**Required task**
In the records below, copy out verbatim every line from the one containing "How far away from" through the last line of the records, including both of those lines.

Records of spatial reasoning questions
»»
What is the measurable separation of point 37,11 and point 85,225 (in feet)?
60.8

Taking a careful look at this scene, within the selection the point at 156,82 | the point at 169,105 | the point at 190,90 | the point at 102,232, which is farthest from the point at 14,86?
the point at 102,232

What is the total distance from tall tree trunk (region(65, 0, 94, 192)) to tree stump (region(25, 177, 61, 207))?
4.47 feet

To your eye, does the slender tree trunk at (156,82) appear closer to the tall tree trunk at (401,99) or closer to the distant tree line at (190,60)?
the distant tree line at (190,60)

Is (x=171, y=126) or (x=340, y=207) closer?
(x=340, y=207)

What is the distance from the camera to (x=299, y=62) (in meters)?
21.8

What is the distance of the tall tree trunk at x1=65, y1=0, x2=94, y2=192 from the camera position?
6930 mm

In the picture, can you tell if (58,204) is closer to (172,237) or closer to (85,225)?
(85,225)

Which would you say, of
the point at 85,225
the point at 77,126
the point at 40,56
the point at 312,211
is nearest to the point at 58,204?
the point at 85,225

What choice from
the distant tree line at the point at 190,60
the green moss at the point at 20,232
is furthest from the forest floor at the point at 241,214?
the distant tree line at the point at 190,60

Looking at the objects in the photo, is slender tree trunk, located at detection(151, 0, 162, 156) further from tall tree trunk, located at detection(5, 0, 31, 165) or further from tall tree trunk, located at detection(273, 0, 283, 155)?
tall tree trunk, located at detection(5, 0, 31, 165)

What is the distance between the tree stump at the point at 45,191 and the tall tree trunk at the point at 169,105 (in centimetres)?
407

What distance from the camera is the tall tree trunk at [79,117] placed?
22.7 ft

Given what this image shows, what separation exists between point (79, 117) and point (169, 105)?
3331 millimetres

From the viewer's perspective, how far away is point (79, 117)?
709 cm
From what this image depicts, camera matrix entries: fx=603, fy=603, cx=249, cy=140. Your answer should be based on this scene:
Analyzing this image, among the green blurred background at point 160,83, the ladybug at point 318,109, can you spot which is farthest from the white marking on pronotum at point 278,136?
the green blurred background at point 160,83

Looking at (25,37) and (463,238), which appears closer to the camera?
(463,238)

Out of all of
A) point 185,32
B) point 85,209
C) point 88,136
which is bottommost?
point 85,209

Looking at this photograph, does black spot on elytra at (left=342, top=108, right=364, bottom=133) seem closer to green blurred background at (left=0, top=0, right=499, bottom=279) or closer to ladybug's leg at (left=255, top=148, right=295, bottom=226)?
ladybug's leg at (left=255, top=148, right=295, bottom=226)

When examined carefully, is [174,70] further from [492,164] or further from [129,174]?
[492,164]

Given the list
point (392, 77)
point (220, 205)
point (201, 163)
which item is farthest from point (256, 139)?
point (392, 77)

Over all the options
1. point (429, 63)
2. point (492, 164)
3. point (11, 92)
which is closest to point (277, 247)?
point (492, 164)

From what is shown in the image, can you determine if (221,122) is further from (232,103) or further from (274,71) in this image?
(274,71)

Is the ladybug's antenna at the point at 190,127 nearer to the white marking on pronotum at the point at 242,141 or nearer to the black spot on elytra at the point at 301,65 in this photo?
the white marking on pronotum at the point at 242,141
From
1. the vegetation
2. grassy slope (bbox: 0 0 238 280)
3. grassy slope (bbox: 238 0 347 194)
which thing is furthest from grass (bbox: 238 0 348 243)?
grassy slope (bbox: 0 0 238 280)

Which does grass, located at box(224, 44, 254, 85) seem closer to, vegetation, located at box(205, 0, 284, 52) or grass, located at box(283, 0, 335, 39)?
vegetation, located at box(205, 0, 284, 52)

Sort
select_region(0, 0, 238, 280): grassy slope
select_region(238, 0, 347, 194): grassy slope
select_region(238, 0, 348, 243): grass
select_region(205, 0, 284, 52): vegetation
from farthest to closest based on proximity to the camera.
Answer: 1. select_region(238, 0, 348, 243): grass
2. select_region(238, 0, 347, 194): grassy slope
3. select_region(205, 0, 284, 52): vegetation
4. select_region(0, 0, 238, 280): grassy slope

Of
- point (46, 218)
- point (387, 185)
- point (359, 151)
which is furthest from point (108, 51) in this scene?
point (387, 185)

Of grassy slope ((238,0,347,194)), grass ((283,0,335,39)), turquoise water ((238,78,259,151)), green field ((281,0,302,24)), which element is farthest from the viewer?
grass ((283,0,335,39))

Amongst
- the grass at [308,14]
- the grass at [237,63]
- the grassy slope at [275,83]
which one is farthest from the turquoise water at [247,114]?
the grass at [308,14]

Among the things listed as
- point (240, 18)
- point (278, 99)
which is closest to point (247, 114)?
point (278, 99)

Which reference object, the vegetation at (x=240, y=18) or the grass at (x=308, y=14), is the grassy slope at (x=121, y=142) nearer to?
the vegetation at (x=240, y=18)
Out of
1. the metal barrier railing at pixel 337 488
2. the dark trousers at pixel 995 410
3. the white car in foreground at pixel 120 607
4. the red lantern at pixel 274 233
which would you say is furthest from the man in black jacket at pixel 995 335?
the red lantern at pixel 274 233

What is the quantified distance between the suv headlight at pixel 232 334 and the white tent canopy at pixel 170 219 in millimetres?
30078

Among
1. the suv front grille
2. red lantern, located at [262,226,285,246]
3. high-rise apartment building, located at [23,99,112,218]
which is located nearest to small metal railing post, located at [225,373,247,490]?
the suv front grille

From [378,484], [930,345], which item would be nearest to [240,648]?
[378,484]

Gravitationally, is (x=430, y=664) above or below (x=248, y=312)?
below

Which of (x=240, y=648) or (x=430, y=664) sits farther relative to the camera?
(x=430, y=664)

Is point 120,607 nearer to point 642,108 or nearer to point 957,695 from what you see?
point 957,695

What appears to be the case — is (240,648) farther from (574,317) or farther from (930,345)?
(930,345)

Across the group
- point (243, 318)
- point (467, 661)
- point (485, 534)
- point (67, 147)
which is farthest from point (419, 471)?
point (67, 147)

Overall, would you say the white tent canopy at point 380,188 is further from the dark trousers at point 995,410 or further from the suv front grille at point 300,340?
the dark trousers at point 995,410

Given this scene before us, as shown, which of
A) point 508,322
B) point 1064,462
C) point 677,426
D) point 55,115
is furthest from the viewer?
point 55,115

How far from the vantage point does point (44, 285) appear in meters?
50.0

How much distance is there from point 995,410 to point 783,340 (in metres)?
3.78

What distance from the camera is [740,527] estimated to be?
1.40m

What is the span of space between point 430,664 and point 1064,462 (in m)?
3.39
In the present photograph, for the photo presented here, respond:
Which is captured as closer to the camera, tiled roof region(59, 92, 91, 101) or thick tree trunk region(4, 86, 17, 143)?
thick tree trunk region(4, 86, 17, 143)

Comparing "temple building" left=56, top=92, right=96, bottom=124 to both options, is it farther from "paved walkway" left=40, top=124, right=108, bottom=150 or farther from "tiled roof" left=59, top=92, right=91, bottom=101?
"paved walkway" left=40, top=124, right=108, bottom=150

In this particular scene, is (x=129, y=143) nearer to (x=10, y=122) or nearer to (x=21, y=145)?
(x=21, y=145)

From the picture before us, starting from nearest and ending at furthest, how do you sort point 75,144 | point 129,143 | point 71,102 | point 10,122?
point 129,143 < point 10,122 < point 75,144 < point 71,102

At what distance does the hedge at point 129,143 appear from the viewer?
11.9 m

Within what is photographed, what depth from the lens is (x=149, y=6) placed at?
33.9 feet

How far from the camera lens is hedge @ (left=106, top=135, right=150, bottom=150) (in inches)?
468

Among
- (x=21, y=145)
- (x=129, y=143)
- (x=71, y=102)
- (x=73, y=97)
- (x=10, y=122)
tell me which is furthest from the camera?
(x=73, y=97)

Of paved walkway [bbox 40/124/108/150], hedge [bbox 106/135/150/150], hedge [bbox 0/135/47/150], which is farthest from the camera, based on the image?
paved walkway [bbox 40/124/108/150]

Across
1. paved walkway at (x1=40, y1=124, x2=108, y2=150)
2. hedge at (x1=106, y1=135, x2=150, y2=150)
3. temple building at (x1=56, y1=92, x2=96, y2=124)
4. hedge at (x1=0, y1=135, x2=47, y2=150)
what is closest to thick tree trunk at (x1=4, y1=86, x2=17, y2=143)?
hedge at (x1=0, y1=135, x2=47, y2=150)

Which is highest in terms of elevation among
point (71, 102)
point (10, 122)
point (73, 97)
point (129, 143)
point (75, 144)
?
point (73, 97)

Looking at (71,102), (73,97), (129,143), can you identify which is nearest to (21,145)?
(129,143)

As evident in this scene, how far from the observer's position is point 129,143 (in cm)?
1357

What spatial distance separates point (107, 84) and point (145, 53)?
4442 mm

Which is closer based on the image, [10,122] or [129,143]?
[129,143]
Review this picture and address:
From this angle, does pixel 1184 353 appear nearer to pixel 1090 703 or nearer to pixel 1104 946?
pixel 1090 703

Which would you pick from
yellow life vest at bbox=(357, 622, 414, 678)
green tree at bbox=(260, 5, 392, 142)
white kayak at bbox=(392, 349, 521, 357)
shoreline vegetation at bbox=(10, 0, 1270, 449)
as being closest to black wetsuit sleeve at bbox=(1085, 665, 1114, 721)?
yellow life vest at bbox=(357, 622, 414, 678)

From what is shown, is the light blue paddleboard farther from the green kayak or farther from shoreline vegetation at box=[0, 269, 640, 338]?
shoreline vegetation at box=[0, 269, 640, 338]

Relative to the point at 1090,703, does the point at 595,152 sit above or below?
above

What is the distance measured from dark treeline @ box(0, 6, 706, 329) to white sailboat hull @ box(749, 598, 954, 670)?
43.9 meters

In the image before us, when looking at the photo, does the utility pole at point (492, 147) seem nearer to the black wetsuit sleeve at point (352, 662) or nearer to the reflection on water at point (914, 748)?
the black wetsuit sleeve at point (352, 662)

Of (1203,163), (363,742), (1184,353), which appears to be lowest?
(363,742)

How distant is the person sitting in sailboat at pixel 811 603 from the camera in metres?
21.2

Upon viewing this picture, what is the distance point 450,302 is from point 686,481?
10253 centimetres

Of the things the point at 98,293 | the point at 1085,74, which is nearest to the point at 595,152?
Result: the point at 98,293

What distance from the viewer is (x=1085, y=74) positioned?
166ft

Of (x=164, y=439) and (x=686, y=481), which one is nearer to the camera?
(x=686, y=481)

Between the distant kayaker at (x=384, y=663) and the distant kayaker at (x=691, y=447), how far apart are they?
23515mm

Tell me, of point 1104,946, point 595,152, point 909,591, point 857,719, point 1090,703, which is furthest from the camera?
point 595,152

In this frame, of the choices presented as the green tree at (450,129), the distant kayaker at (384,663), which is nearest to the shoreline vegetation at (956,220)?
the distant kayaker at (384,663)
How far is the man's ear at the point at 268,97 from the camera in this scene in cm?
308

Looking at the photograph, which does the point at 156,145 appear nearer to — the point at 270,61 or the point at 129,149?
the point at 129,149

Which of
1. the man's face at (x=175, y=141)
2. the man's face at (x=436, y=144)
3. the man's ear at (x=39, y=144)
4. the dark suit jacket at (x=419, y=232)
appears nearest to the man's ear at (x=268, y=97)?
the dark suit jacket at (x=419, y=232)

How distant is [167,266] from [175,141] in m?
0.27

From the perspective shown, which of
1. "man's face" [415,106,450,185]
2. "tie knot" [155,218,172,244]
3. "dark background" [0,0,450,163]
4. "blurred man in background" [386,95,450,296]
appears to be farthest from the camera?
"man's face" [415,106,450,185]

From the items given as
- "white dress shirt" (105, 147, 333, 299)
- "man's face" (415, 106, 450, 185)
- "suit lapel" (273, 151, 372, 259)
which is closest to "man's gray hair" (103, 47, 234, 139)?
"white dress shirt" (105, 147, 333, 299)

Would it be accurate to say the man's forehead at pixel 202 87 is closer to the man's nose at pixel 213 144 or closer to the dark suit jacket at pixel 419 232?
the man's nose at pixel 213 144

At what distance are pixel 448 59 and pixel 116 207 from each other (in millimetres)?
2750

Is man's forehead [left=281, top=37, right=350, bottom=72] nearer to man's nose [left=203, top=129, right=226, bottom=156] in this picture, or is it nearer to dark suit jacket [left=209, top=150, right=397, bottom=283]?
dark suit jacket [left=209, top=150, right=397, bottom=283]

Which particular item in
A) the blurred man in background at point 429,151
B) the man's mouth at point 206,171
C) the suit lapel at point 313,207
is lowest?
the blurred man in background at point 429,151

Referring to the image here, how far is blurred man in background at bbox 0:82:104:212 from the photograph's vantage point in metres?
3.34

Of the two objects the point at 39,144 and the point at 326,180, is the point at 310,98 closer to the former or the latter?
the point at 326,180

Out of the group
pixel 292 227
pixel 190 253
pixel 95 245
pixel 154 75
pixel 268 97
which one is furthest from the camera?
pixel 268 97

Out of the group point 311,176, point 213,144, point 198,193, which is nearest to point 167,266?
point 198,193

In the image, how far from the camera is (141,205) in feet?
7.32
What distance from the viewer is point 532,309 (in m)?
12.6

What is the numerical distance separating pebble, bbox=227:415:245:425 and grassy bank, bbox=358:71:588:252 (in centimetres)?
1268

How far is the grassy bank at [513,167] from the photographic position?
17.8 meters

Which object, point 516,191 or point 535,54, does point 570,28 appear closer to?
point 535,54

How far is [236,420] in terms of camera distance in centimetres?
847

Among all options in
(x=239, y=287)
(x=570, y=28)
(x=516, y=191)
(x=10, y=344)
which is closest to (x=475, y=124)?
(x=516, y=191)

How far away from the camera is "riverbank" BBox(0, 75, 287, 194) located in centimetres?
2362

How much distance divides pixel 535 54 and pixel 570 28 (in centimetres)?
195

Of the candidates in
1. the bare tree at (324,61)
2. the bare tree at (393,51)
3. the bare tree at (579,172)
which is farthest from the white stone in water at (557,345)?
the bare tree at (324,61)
««
**The completed task**
How far away from the camera is "riverbank" BBox(0, 75, 287, 194) located in centimetres?
2362

How much distance divides pixel 535 54 and pixel 570 28 (in centimetres)?
195

Of the candidates in
1. the bare tree at (324,61)
2. the bare tree at (393,51)
3. the bare tree at (579,172)
which is farthest from the white stone in water at (557,345)?
the bare tree at (324,61)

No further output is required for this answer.